We observed different responses to pH between the two sandstone genotypes (Figs 19–20). Strains belonging to clade E13 (AD31, AD32, and AD36; Fig. 19) showed significantly different growth patterns (P < 0.001) at the investigated pH levels. These strains exhibited the highest growth rates at pH 6; at this pH, they produced an average of 10 cells after 4 days of cultivation. In contrast, at pH 4 and pH 8, these strains grew more slowly and produced only approximately two cells after 4 days. Strains belonging to clade E1 (Fig. 20) grew well at all investigated pH levels; however, they showed higher growth rates at pH 5 than at pH 8 (c. 9 cells vs c. 4–6 cells). For E1 sandstone strains, the statistical tests supported the significant differentiation of growth rates at pH 5 and 8, respectively (P < 0.001). The highest growth rate of E13 sandstone strains at pH 6 was also significantly supported (P < 0.001).

Discussion

In this study, we applied two different methods to monitor the response of strains of Klebsormidium to different pH levels. First, we used a pulse-amplitude modulated fluorimeter to measure the effective quantum yield (ΔF/Fm′) of photosystem II. The main advantage of this method is that it enables the maintenance of cultures in liquid medium, thereby allowing pH adjustment during cultivation. This in turn enables experiments to be continued for prolonged periods (up to 8 days in the present study). Second, we used direct counting of cells on agar plates. This method is straightforward and provides an accurate estimate of cell growth rates at different pH levels. However, it is almost impossible to adjust the pH during the experiment. After 4 days in the present study, the pH had increased by c. 0.5 pH units. This increase in pH during cultivation experiments is caused by the photosynthetic activity of phototrophic organisms (Shiraiwa et al. 1993). Therefore, this technique should be used only for algal strains with relatively high growth rates.

Interestingly, we found clear differences between the results obtained by these two methods. Direct counting of cells revealed a strong ecological differentiation of strains of Klebsormidium isolated from different substrate types. Strains isolated from limestone showed the highest growth rates at pH 7 and pH 8 and had significantly lower growth rates at pH 4 and pH 5. The strains isolated from sandstone exhibited distinct growth responses.
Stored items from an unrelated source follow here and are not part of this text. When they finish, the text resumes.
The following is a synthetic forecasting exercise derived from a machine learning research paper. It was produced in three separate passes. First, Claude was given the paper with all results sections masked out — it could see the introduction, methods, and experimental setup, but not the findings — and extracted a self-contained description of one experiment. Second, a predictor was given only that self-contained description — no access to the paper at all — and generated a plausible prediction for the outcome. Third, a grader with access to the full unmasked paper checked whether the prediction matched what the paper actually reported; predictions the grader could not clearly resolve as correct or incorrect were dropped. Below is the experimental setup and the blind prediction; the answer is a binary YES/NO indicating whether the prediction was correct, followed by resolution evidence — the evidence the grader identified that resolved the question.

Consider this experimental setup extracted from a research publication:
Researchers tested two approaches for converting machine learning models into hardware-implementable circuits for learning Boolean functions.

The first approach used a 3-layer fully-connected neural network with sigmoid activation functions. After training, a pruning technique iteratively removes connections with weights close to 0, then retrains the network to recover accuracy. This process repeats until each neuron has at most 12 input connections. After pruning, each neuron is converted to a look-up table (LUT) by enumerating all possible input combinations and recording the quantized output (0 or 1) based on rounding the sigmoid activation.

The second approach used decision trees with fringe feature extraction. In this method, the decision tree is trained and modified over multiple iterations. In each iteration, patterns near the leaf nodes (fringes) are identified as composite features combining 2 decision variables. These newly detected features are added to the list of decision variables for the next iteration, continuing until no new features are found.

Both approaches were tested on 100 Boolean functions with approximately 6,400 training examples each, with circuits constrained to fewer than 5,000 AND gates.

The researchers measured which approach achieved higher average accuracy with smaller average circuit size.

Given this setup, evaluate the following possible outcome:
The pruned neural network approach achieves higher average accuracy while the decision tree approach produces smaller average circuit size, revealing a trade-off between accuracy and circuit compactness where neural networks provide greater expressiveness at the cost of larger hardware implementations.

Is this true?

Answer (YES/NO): NO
While strains belonging to clade E1 showed generally similar growth rates at all investigated pH levels, the strains inferred within clade E13 showed the highest growth rate at pH 6.

In contrast, the effective quantum yield (ΔF/Fm′) of photosystem II did not show any differentiation between the strains isolated from different rock types. Instead, all investigated strains showed the highest ΔF/Fm′ at pH 8, and its down-regulation at lower pH values. Such coincident responses indicate the presence of a common mechanism inducing an increase of photosynthetic efficiency at higher pH values.

Since the intracellular pH of photoautotrophs is usually maintained fairly constant over a wide range of external pH values (Lane & Burris 1981), we hypothesize that a strong positive effect of pH to ΔF/Fm′ was probably caused by dissolved inorganic carbon (DIC) limitation at lower pH values. In aqueous solutions, the dissolved CO2 dissociates into bicarbonate (HCO3), and carbonate (CO32−), maintaining a certain ratio depending on pH, ion concentrations, and salinity (Falkowski & Raven 2007). At high pH values, HCO3 is the dominant carbon species. However, Rubisco reacts only with dCO2, not bicarbonate or carbonate ions (Baba & Shiraiwa 2012). The majority of microbial phototrophs use dCO2 when it is freely available (Reynolds 1984). However, some Cyanobacteria and green algae use both dCO2 and HCO3 in photosynthesis due to the extra- and intracellular activity of carbonic anhydrase (Allen & Spence 1981). Although the use of different DIC components has not been studied in Klebsormidium, we consider the stimulation of photosynthesis by HCO3 as the most likely explanation of the positive correlation of ΔF/Fm′ and pH in investigated strains (Shelp & Canvin 1980). In general, our results clearly show that, at least in our experimental system, ΔF/Fm′ does not reflect the overall fitness of studied organisms but rather indicates the efficiency of PSII under different DIC conditions. We therefore consider growth rate responses to different pH as the only measured data useful for assessing the ecological adaptation of the studied strains.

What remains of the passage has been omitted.